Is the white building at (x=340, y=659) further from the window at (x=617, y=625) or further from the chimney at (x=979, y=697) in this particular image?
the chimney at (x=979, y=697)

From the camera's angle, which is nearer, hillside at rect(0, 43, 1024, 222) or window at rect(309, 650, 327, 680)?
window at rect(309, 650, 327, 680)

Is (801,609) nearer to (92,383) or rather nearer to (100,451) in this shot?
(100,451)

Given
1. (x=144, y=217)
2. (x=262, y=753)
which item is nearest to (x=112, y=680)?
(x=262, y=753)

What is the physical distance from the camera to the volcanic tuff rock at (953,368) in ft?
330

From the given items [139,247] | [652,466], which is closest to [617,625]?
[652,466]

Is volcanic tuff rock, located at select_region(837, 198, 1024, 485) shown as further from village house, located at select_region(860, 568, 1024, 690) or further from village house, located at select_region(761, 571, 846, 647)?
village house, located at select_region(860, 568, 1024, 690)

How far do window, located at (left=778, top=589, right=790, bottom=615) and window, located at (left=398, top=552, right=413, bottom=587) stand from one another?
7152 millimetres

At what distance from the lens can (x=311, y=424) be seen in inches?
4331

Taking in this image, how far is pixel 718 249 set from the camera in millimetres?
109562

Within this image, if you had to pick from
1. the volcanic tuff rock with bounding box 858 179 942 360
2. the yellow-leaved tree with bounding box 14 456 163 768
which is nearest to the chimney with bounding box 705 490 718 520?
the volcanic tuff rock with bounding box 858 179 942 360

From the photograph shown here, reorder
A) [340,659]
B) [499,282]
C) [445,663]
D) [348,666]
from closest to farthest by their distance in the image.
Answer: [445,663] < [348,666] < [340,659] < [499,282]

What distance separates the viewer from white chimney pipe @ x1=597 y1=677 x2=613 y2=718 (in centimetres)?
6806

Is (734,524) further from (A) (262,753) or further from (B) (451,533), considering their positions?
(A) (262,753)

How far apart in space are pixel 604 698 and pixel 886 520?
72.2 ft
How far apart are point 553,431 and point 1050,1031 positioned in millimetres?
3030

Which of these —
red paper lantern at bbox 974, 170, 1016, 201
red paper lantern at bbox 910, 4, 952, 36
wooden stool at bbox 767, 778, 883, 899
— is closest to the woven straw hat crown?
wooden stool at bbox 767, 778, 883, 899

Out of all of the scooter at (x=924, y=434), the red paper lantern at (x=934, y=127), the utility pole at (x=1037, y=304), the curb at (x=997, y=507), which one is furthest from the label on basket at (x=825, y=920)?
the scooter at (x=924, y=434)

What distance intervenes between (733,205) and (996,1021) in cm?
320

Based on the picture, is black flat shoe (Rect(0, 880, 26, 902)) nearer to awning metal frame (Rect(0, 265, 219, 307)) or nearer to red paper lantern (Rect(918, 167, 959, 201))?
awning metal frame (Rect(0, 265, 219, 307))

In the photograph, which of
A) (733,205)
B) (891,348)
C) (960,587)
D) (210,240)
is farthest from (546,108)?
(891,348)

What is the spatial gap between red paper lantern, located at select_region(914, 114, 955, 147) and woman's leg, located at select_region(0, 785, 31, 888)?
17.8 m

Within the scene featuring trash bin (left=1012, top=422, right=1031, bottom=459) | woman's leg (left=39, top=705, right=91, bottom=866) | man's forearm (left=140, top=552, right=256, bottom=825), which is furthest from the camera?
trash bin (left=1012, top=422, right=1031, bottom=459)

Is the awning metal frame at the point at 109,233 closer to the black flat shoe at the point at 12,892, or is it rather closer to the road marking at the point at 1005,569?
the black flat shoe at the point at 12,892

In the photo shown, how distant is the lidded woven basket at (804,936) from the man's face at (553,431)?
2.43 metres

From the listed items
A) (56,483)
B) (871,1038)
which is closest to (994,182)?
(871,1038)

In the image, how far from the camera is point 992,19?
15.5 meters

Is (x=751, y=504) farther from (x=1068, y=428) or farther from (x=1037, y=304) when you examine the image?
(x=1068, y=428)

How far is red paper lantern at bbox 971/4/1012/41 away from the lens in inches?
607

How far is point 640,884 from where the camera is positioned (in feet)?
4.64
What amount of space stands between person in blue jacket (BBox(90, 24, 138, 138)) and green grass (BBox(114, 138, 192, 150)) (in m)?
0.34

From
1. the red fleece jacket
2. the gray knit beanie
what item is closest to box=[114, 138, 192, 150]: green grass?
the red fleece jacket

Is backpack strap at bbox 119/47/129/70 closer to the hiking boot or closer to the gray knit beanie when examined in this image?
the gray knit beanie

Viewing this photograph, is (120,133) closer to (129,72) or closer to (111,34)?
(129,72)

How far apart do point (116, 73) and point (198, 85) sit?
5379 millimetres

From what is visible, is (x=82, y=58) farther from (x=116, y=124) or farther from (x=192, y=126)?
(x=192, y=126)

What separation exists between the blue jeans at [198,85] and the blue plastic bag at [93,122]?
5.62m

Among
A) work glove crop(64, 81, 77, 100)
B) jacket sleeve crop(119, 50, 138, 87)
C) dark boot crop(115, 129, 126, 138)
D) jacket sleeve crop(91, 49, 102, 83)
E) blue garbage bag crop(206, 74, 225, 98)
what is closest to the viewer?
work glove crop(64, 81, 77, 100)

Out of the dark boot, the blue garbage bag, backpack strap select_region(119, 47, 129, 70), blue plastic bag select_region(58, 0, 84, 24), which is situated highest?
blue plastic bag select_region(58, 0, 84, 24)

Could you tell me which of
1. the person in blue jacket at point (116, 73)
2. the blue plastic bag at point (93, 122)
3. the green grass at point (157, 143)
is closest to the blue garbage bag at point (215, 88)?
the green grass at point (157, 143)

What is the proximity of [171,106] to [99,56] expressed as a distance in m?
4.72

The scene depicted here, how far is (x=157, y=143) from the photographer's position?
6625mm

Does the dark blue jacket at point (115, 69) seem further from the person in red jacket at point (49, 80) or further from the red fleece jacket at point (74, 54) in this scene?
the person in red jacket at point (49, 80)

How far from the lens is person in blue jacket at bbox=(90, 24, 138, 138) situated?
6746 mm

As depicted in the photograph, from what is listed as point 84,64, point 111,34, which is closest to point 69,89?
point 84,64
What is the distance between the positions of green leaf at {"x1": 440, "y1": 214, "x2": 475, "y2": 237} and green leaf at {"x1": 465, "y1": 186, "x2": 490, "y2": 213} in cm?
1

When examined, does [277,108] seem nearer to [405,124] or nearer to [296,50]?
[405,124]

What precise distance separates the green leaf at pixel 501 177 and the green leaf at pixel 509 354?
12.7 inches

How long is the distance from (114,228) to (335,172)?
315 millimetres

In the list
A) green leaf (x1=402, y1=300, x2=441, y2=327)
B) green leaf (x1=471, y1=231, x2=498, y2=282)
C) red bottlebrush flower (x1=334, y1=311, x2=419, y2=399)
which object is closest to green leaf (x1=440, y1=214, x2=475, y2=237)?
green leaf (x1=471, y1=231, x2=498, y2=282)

━━━━━━━━━━━━━━━━━━━━

*Problem description*: Copy every item above word for word, keeping each one's answer with it.

*Output of the task*:
Is the white building at (x=340, y=659) further from the window at (x=617, y=625) or further from the chimney at (x=979, y=697) in this particular image?
the chimney at (x=979, y=697)

From the camera's angle, which is nearer, hillside at rect(0, 43, 1024, 222) or window at rect(309, 650, 327, 680)?
window at rect(309, 650, 327, 680)

Is (801,609) nearer to (92,383) or rather nearer to (100,451) in this shot?
(100,451)

Given
1. (x=144, y=217)
2. (x=262, y=753)
which item is nearest to (x=112, y=680)?
(x=262, y=753)

What is the physical distance from the camera to the volcanic tuff rock at (953,368) in ft?
330

From the given items [139,247] | [652,466], which is closest to [617,625]?
[652,466]

Is volcanic tuff rock, located at select_region(837, 198, 1024, 485) shown as further from village house, located at select_region(860, 568, 1024, 690) or further from village house, located at select_region(761, 571, 846, 647)?
village house, located at select_region(860, 568, 1024, 690)

How far do window, located at (left=778, top=589, right=790, bottom=615) and window, located at (left=398, top=552, right=413, bottom=587) stand from one another?
7152 millimetres

At what distance from the lens can (x=311, y=424) be seen in inches?
4331

Taking in this image, how far is pixel 718 249 set from the camera in millimetres?
109562

Within this image, if you had to pick from
1. the volcanic tuff rock with bounding box 858 179 942 360
2. the yellow-leaved tree with bounding box 14 456 163 768
which is nearest to the chimney with bounding box 705 490 718 520?
the volcanic tuff rock with bounding box 858 179 942 360

From the photograph shown here, reorder
A) [340,659]
B) [499,282]
C) [445,663]
D) [348,666]
from closest to farthest by their distance in the image.
Answer: [445,663] < [348,666] < [340,659] < [499,282]

What distance separates the viewer from white chimney pipe @ x1=597 y1=677 x2=613 y2=718 (in centimetres)?
6806

Is (734,524) further from (A) (262,753) or further from (B) (451,533), considering their positions?
(A) (262,753)

How far apart in space are pixel 604 698 and pixel 886 520?
72.2 ft
How far apart are point 553,431 and point 1050,1031 positioned in millimetres?
3030

Which of these —
red paper lantern at bbox 974, 170, 1016, 201
red paper lantern at bbox 910, 4, 952, 36
wooden stool at bbox 767, 778, 883, 899
— is closest to the woven straw hat crown?
wooden stool at bbox 767, 778, 883, 899

Out of all of the scooter at (x=924, y=434), the red paper lantern at (x=934, y=127), the utility pole at (x=1037, y=304), the curb at (x=997, y=507), which one is furthest from the label on basket at (x=825, y=920)?
the scooter at (x=924, y=434)

What distance intervenes between (733,205) and (996,1021) in cm?
320

Based on the picture, is black flat shoe (Rect(0, 880, 26, 902)) nearer to awning metal frame (Rect(0, 265, 219, 307)) or nearer to red paper lantern (Rect(918, 167, 959, 201))?
awning metal frame (Rect(0, 265, 219, 307))

In the photograph, which of
A) (733,205)
B) (891,348)
C) (960,587)
D) (210,240)
is farthest from (546,108)?
(891,348)

What is the spatial gap between red paper lantern, located at select_region(914, 114, 955, 147) and woman's leg, located at select_region(0, 785, 31, 888)?
17.8 m

Within the scene featuring trash bin (left=1012, top=422, right=1031, bottom=459) | woman's leg (left=39, top=705, right=91, bottom=866) | man's forearm (left=140, top=552, right=256, bottom=825), which is furthest from the camera?
trash bin (left=1012, top=422, right=1031, bottom=459)

Is the awning metal frame at the point at 109,233 closer to the black flat shoe at the point at 12,892, or is it rather closer to the road marking at the point at 1005,569?
the black flat shoe at the point at 12,892

In the photo shown, how distant is the lidded woven basket at (804,936) from the man's face at (553,431)?
2.43 metres

From the listed items
A) (56,483)
B) (871,1038)
which is closest to (994,182)?
(871,1038)

In the image, how far from the camera is point 992,19?
15.5 meters

Is (x=751, y=504) farther from (x=1068, y=428) or farther from (x=1037, y=304) when you examine the image?
(x=1068, y=428)

How far is red paper lantern at bbox 971/4/1012/41 away from the lens in inches?
607

How far is point 640,884 from where the camera is positioned (in feet)?
4.64
What amount of space stands between person in blue jacket (BBox(90, 24, 138, 138)) and green grass (BBox(114, 138, 192, 150)) (in m)?
0.34

From
1. the red fleece jacket
2. the gray knit beanie
what item is closest to box=[114, 138, 192, 150]: green grass?
the red fleece jacket

Is backpack strap at bbox 119/47/129/70 closer to the hiking boot or closer to the gray knit beanie when examined in this image?
the gray knit beanie

Viewing this photograph, is (120,133) closer to (129,72) or closer to (111,34)?
(129,72)

How far apart do point (116, 73) and point (198, 85) sit?
5379 millimetres

From what is visible, is (x=82, y=58) farther from (x=116, y=124) or farther from (x=192, y=126)?
(x=192, y=126)

What separation exists between the blue jeans at [198,85] and the blue plastic bag at [93,122]?
5.62m

Among
A) work glove crop(64, 81, 77, 100)
B) jacket sleeve crop(119, 50, 138, 87)
C) dark boot crop(115, 129, 126, 138)
D) jacket sleeve crop(91, 49, 102, 83)
E) blue garbage bag crop(206, 74, 225, 98)
what is closest to the viewer?
work glove crop(64, 81, 77, 100)

Out of the dark boot, the blue garbage bag, backpack strap select_region(119, 47, 129, 70), blue plastic bag select_region(58, 0, 84, 24), which is situated highest?
blue plastic bag select_region(58, 0, 84, 24)

Could you tell me which of
1. the person in blue jacket at point (116, 73)
2. the blue plastic bag at point (93, 122)
3. the green grass at point (157, 143)
is closest to the blue garbage bag at point (215, 88)?
the green grass at point (157, 143)

What is the proximity of [171,106] to [99,56] expressed as a distance in m?
4.72

The scene depicted here, how far is (x=157, y=143) from the photographer's position?
6625mm

Does the dark blue jacket at point (115, 69) seem further from the person in red jacket at point (49, 80) or further from the red fleece jacket at point (74, 54) in this scene?
the person in red jacket at point (49, 80)

How far from the lens is person in blue jacket at bbox=(90, 24, 138, 138) situated?
6746 mm

As depicted in the photograph, from what is listed as point 84,64, point 111,34, which is closest to point 69,89?
point 84,64
What is the distance between the positions of green leaf at {"x1": 440, "y1": 214, "x2": 475, "y2": 237} and green leaf at {"x1": 465, "y1": 186, "x2": 490, "y2": 213} in cm?
1

When examined, does [277,108] seem nearer to [405,124] or nearer to [296,50]?
[405,124]

What precise distance separates the green leaf at pixel 501 177 and the green leaf at pixel 509 354?
12.7 inches

How long is the distance from (114,228) to (335,172)?
315 millimetres

In the list
A) green leaf (x1=402, y1=300, x2=441, y2=327)
B) green leaf (x1=471, y1=231, x2=498, y2=282)
C) red bottlebrush flower (x1=334, y1=311, x2=419, y2=399)
which object is closest to green leaf (x1=440, y1=214, x2=475, y2=237)?
green leaf (x1=471, y1=231, x2=498, y2=282)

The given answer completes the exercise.